Studio album by Eva Alordiah
- Released: 13 September 2016
- Recorded: 2012–16
- Length: 55:03
- Label: WOLTRK
- Producer: Tintin; Gray Jon'z;

Eva Alordiah chronology
| Eva (2014) | 1960 (2016) | Because You Been Waiting (2016) |

Singles from 1960
- "Deaf" Released: 24 January 2014; "War Coming" Released: 25 September 2014; "Deaf and Dumb" Released: 18 November 2014; "Kanayo" Released: 17 January 2016;

= 1960 (album) =

1960 is the debut studio album by Nigerian rapper Eva Alordiah. It was released exclusively by WOLTRK Entertainment on 13 September 2016. Postponed numerous times, the album features guest appearances from Yemi Alade, Olamide, Phyno, Reminisce, Sarkodie, Darey, Femi Kuti, and Sir Dauda. Eva worked with producers Gray Jon'z and Tintin to produce the album.

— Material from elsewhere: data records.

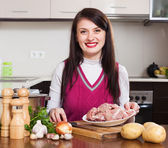 Happy  woman cooking with meat   — Stock Photo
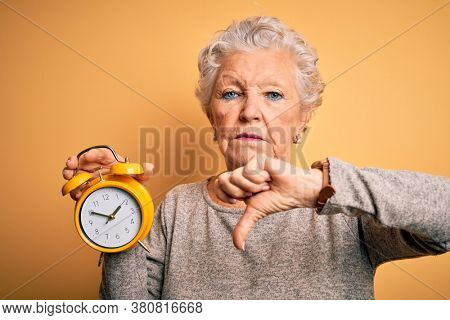 Senior beautiful woman holding alarm clock standing over isolated yellow background with angry face, negative sign showing dislike with thumbs down, rejection concept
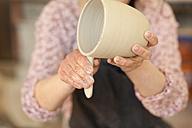 Potter in workshop working on earthenware pot - MAEF010355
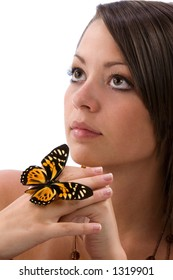 Beautiful young woman with butterfly on hand and white background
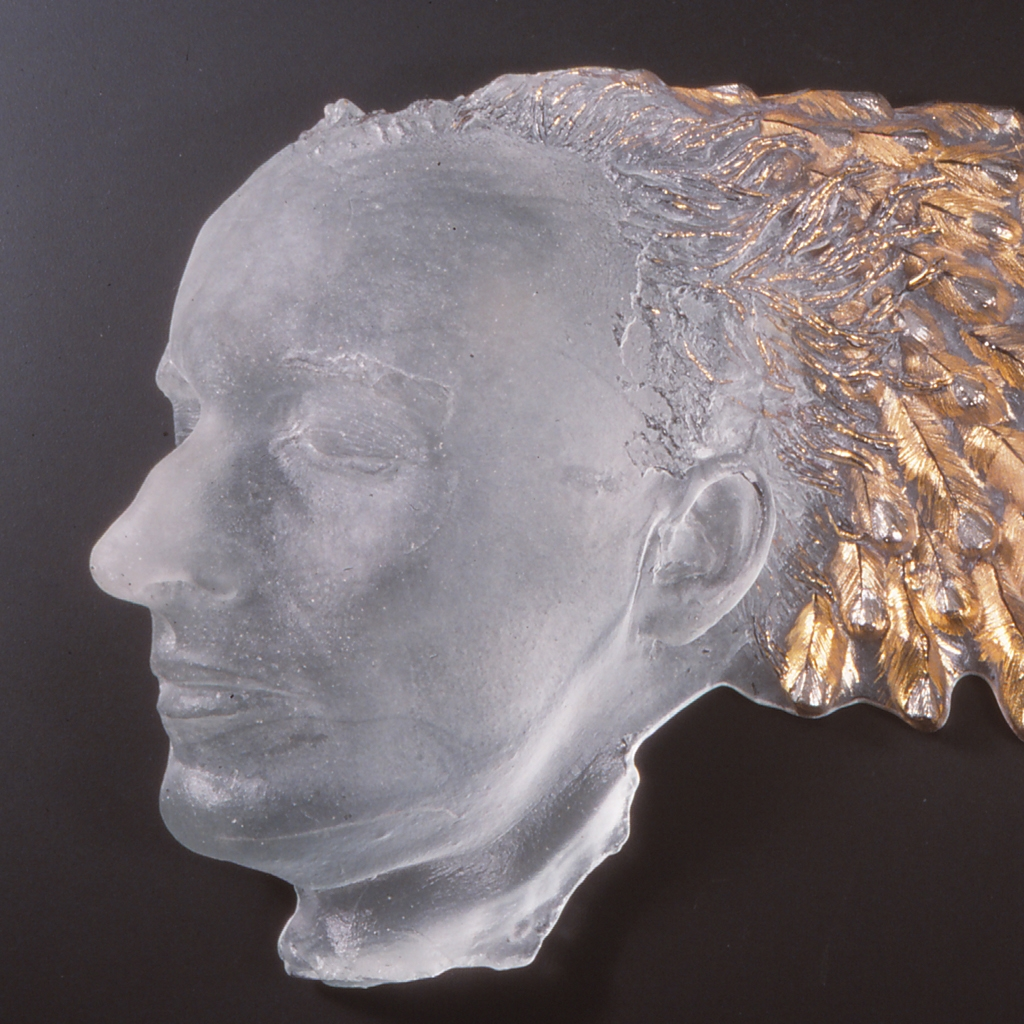 Sculpture of head with wing coming out of the back.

== Background and promotion ==
Following the release of her Gigo EP in 2011, Eva Alordiah began developing her debut studio album, later titled 1960. In a 2014 interview with Pulse Nigeria, she revealed that the project had been in progress for about 18 months and was being produced by Tintin and Gray Jon'z. She stated that the album would contain 14 tracks and include guest appearances from Femi Kuti, Sarkodie, Olamide, Darey, and Yemi Alade. In November 2014, Alordiah announced that the album would be titled 1960 and was initially scheduled for release on 14 January 2015. Ahead of the album, she issued a self-titled EP, Eva, on 20 November 2014 as a free digital release for fans.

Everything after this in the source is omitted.